Например, недавно закончился удивительный и по правде сказать совершенно непредсказуемый успех в деле против Департамента городского имущества Москвы. Семья из 22 человек – бабушка, дедушка, четверо детей, у которых свои семьи и дети – все были зарегистрированы в одной квартире. Один из сыновей с семьей получил коттедж для многодетных. Этот коттедж им предоставили на время, пока семья стоит «на очереди».
Так как бабушка и дедушка инвалиды – правительство Москвы решило им выделить отдельную квартиру. Выделили. Но когда пришли за ключами – получили постановление о снятии с очереди и требование к сыну освободить коттедж. Почему так получилось?
В городских органах ошибочно подсчитали общую обеспеченность семьи жильем: площади супругов дочерей престарелых бабушки и дедушки, хотя к этим площадям дочери отношения не имели, приплюсовали родовые давно развалившиеся дома в Калужской области, которые на деле и домами-то не являются – без полов, без отопления и без воды, но в Росреестре числящиеся, как настоящие.

*Выдержка из данных:*
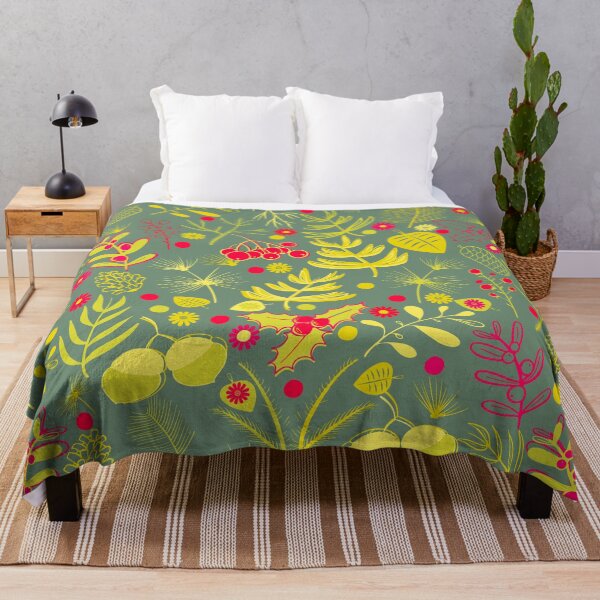 Item preview, Hot summer passed into a bright autumn. designed and sold by JeLoTall.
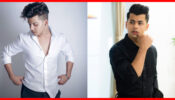 Want to Style Your Formals Perfectly? Try Taking Cues from Riyaz Aly And Siddharth Nigam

*Задание для выполнения:* Воспроизведите фрагмент текста о споре с Департаментом городского имущества Москвы, который начинается со слов, содержащих «В городских органах», и заканчивается словами «числящиеся, как настоящие.». При этом замените «Калужской области» на «Тульской области».

*Образец решения:*
В городских органах ошибочно подсчитали общую обеспеченность семьи жильем: площади супругов дочерей престарелых бабушки и дедушки, хотя к этим площадям дочери отношения не имели, приплюсовали родовые давно развалившиеся дома в Тульской области, которые на деле и домами-то не являются – без полов, без отопления и без воды, но в Росреестре числящиеся, как настоящие.